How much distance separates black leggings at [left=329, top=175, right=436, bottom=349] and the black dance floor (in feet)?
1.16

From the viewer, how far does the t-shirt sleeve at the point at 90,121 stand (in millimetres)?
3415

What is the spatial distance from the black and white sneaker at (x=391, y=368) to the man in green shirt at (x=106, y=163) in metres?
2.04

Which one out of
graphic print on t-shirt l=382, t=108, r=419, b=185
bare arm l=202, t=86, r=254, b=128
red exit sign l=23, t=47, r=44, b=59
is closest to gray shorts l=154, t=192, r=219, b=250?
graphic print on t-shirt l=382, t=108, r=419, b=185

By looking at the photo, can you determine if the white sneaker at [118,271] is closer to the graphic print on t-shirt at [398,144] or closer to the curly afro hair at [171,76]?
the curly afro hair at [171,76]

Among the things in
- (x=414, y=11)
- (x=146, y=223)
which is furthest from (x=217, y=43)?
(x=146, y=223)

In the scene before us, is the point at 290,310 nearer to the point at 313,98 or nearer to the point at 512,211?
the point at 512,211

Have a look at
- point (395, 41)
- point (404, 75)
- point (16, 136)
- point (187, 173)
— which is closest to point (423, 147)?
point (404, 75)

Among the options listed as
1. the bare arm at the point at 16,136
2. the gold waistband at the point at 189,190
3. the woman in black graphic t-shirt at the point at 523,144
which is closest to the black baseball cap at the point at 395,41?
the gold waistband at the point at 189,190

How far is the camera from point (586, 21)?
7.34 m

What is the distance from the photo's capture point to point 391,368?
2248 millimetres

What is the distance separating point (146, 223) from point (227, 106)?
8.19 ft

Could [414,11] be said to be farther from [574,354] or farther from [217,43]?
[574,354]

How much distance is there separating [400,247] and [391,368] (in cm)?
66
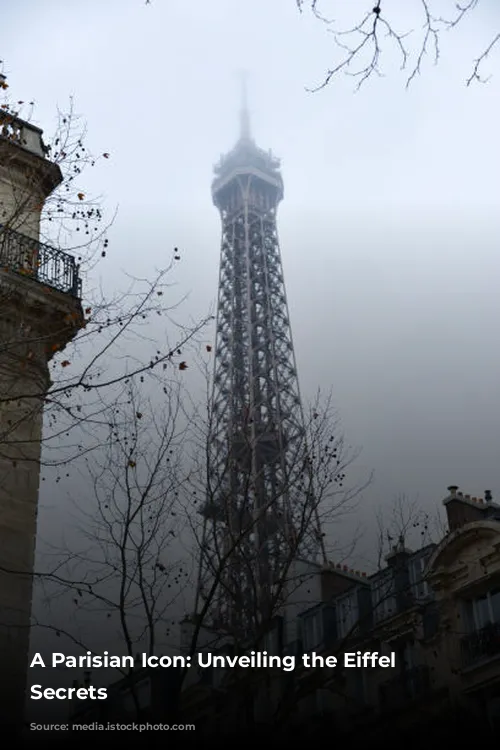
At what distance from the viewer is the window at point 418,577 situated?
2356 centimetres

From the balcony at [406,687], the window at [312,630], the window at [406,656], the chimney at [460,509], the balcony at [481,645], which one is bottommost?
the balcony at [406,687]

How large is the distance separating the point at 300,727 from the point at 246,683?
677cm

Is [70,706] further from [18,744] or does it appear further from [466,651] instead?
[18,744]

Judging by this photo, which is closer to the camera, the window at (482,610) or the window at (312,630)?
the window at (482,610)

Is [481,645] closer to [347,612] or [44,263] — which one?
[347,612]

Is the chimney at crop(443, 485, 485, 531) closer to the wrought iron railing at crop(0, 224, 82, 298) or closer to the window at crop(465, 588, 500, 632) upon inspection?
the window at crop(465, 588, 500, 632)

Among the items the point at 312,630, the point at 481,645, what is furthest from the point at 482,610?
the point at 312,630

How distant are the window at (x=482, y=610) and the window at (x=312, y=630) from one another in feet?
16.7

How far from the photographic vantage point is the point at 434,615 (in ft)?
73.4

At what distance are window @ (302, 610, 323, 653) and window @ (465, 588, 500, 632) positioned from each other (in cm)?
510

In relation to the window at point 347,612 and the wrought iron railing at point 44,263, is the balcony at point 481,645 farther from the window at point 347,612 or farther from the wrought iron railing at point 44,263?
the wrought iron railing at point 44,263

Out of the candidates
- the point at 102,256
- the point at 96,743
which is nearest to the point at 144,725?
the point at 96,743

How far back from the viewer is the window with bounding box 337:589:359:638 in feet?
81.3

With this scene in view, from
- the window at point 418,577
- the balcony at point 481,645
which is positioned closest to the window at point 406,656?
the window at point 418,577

PROBLEM DESCRIPTION:
Reproduce every record above exactly, omitting the pictures.

FINISHED TASK:
How much distance separates black leggings at [left=329, top=175, right=436, bottom=349] and the black dance floor (in feet)?
1.16

From the viewer, how far does the t-shirt sleeve at the point at 90,121 stand (in millimetres)?
3415

What is the spatial distance from the black and white sneaker at (x=391, y=368) to the man in green shirt at (x=106, y=163) in metres?
2.04

Which one out of
graphic print on t-shirt l=382, t=108, r=419, b=185
bare arm l=202, t=86, r=254, b=128
red exit sign l=23, t=47, r=44, b=59
is closest to gray shorts l=154, t=192, r=219, b=250?
graphic print on t-shirt l=382, t=108, r=419, b=185

By looking at the photo, can you determine if the white sneaker at [118,271] is closer to the graphic print on t-shirt at [398,144] or closer to the curly afro hair at [171,76]?
the curly afro hair at [171,76]

Among the things in
- (x=414, y=11)
- (x=146, y=223)
which is furthest from (x=217, y=43)?
(x=146, y=223)

In the scene before us, is the point at 290,310 nearer to the point at 313,98 or nearer to the point at 512,211?
the point at 512,211

Have a look at
- point (395, 41)
- point (404, 75)
- point (16, 136)
- point (187, 173)
— which is closest to point (423, 147)?
point (404, 75)

Among the options listed as
1. the bare arm at the point at 16,136
2. the gold waistband at the point at 189,190
3. the woman in black graphic t-shirt at the point at 523,144
which is closest to the black baseball cap at the point at 395,41?
the gold waistband at the point at 189,190

How far is the camera from point (586, 21)?
7.34 m

What is the distance from the photo's capture point to point 391,368?
2248 millimetres

What is the distance separating point (146, 223) from point (227, 106)?
8.19 ft

Could [414,11] be said to be farther from [574,354] or farther from [217,43]?
[574,354]

How much distance is there separating [400,247] and [391,368] (in cm)?
66
At what distance from the viewer is the window at point 418,577 situated?
2356 centimetres

From the balcony at [406,687], the window at [312,630], the window at [406,656], the chimney at [460,509], the balcony at [481,645], which one is bottommost?
the balcony at [406,687]

How large is the distance separating the point at 300,727 from the point at 246,683?
677cm

Is [70,706] further from [18,744] or does it appear further from [466,651] instead?
[18,744]

Judging by this photo, which is closer to the camera, the window at (482,610) or the window at (312,630)?
the window at (482,610)

Is [481,645] closer to [347,612] or [44,263] — which one?
[347,612]

Is the chimney at crop(443, 485, 485, 531) closer to the wrought iron railing at crop(0, 224, 82, 298) or closer to the window at crop(465, 588, 500, 632) upon inspection?
the window at crop(465, 588, 500, 632)

Among the items the point at 312,630, the point at 481,645, what is furthest from the point at 482,610?
the point at 312,630

How distant are the window at (x=482, y=610) and the window at (x=312, y=630) from one another in feet?
16.7

How far from the photographic vantage point is the point at 434,615 (in ft)?
73.4

At what distance are window @ (302, 610, 323, 653) and window @ (465, 588, 500, 632) positioned from each other (in cm)?
510

In relation to the window at point 347,612 and the wrought iron railing at point 44,263, is the balcony at point 481,645 farther from the window at point 347,612 or farther from the wrought iron railing at point 44,263?
the wrought iron railing at point 44,263

Out of the candidates
- the point at 102,256
- the point at 96,743
which is nearest to the point at 144,725?
the point at 96,743

How far back from the viewer is the window with bounding box 337:589:359:638 in feet?
81.3

With this scene in view, from
- the window at point 418,577
- the balcony at point 481,645
which is positioned closest to the window at point 406,656?
the window at point 418,577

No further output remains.